Author Glennon Doyle took her life and COMPLETELY re-wrote all the scripts that drove her self-distraction and self-destruction. In doing so, she challenged the roles she as a woman, a mother, a wife, a person in society and the expectations each imposed on her. She came up with her own brutally honest way through, that she determined for herself. First. Her choice was simple: build a robust, deep, honest, and truth-filled relationship of understanding by asking herself what her needs and responses to any situation she faced were. Then follow what she found was the truth for her at that time.

Glennon’s [simplified] routine was to face each uncertainty by sinking her awareness deep inside to find the knowing that knew, and then following whatever direction it nudged her towards. In doing such, she repaired her life, her sanity and re-built from the very foundations upwards utilising what she had all along; herself. The wisdom she already held within and when ready, was just requiring the chance to express.

To conclude: Often, we as individuals, organisations, communities and cultures, know there are other or better solutions, if we deign to gather our still small voices beneath the noise of scripts that we use to determine what is truth, or right (according to an agenda or two). But we don’t. At the peril of our planet, and the future of humanity.

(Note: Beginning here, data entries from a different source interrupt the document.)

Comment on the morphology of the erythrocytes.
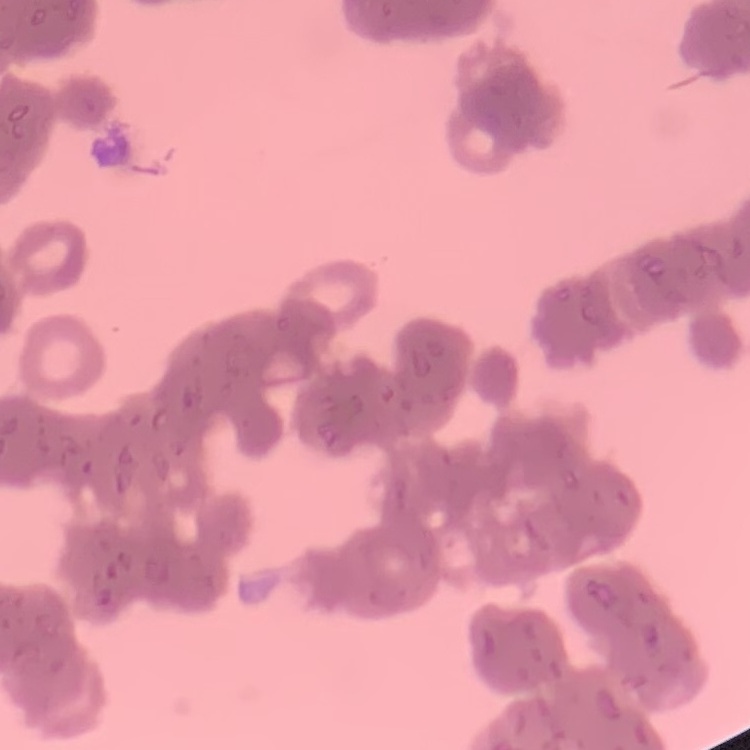
They show rouleaux formation.

Summary:
  - Stain: Field's or Giemsa
  - Preparation: thin blood film
  - Image type: one tile cut from a larger photomicrograph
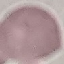
Result: negative for malaria parasites. Thin smear of blood. Giemsa-stained preparation. Photographed with a smartphone camera at the microscope eyepiece. Automatically extracted cell patch, resized to 64 × 64 pixels.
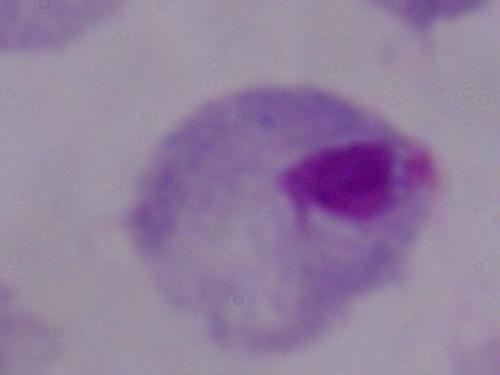

Captured at 1000x magnification. A trichomonad is shown. Micrograph.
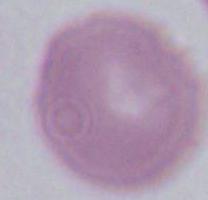
modality: photomicrograph
magnification: 1000x
identification: erythrocyte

To break this cycle of abusing ourselves as a species, and the species that support our world, we can choose to collaborate. Together, when we as individuals tap into our innate wisdom, and share the outcomes, we can, will, and do have influence on the world of tomorrow. For we will be the poets and leaders from within, that the world truly requires.

The truth can be found, not in the lies of the scripts and memos of humans seeking power, it lies in the wisdom within the essence that truly makes us who we are. We just need to be honest about this and the world will BE different. Full stop.